[Home]

Summary:ASTERISK-10436: Asterisk 1.4.12 crashes in channel.c
Reporter:callguy (callguy)Labels:
Date Opened:2007-10-03 12:34:52Date Closed:2007-10-16 17:01:01
Priority:CriticalRegression?No
Status:Closed/CompleteComponents:Channels/General
Versions:Frequency of
Occurrence
Related
Issues:
Environment:Attachments:( 0) bt.txt
( 1) btfull-1.4.12.crash.txt
( 2) bt-full-crash-10042007.txt
( 3) bt-ivan.txt
( 4) core171711102007.log
( 5) crash-1.4.12.channel-2.txt
Description:We upgraded to asterisk 1.4.12 and experienced a race condition that caused a crash within a few hours under load. This appears to be in channel.c. bt/bt full attached.
Comments:By: callguy (callguy) 2007-10-03 13:12:53

experienced again. looks slightly different but similar. additional bt/bt full attached.

By: Volnikov Ivan (ivan) 2007-10-04 04:54:52

callguy -
Can you display me in gdb dialog next output:
(gdb) frame 0
(gdb) p *t
and
(gdb) frame 1
(gdb) p *chan
thanks
There is a suspicion, that it is connected with even not one theme
(http://bugs.digium.com/view.php?id=10571)

By: Volnikov Ivan (ivan) 2007-10-04 05:00:43

It is not crash in <channel.c>.
It crash in wraper for critical section implemented in <lock.h>.
callguy -
Is your Asterisk run on multi-core (or multi-CPU) system?

By: callguy (callguy) 2007-10-04 06:18:28

Ivan - the gdb output you requested has been uploaded.
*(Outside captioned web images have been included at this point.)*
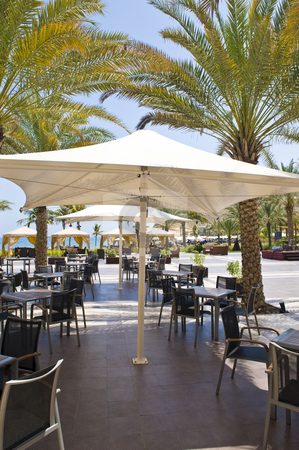 Outside restaurant stock photo, An outside restaurant with nice place settings, situated next to the sea and surrounded by palm trees. by Nicolaas Traut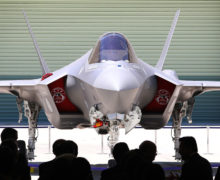 Japan adds to defense arsenal with an eye on Beijing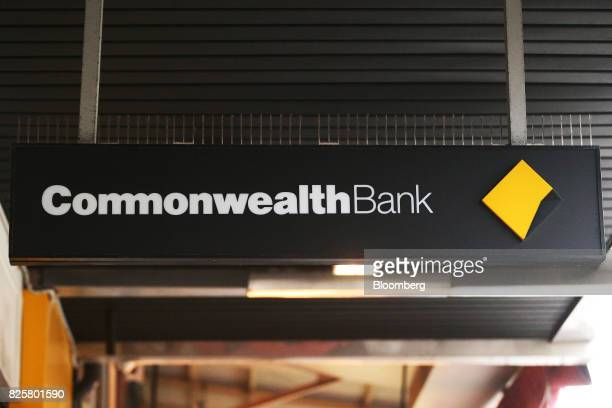 The Commonwealth Bank of Australia logo is displayed on a sign outside a branch in Sydney Australia on Thursday Aug 3 2017 Commonwealth Bank...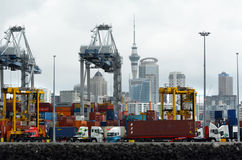 Ports of Auckland - New Zealand. AUCKLAND, NZL -OCT 13 2015:Big cargo ship unloading containers in Ports of Auckland New Zealand.It's New Zealand's stock photography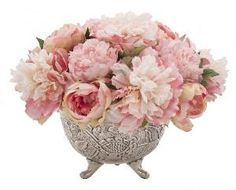 """The arrangement features lovely pink peonies in a silver beaded rim bowl.  Measures 15""""W X 12""""H.  Product in photo is from www.wellappointedhouse.com"""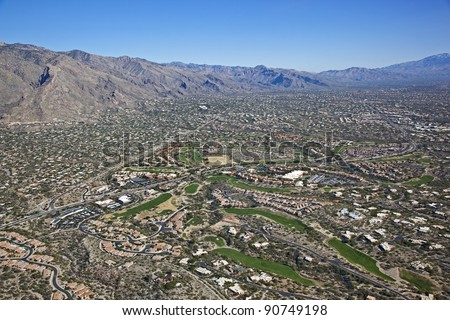 Scenic Catalina Mountains with golf course and resort properties - stock photo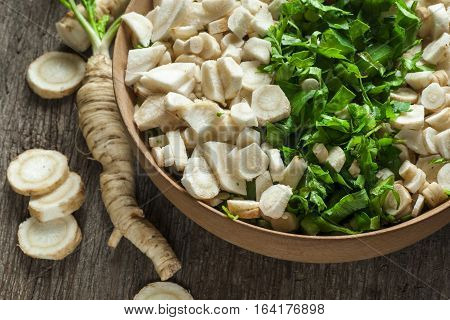 chopped vegetables in bowl on old wooden table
Yes - we are on a dual CPU, multi-core machine (dell 1950) so the OS sees it as 4 CPUs.

By: callguy (callguy) 2007-10-04 10:51:26

Crash occurred again - we rolled back to 1.4.11 last night, which doesn't appear to have changed anything. bt looks similar.

Is there anything else we can provide to help get this resolved?

By: callguy (callguy) 2007-10-04 11:05:12

One additional note. This behavior is always triggered by ring groups with a large number of phones in them. When one of the users goes to answer it causes the condition to occur.

By: Volnikov Ivan (ivan) 2007-10-05 01:23:49

It is obvious, that at this phenomena one nature with http://bugs.digium.com/view.php?id=10571 Issue...
I already wrote about reasons of it (see notes to 10571).
Unfortunately developers languidly react to my questions.
I shell try to mailing with someone directly.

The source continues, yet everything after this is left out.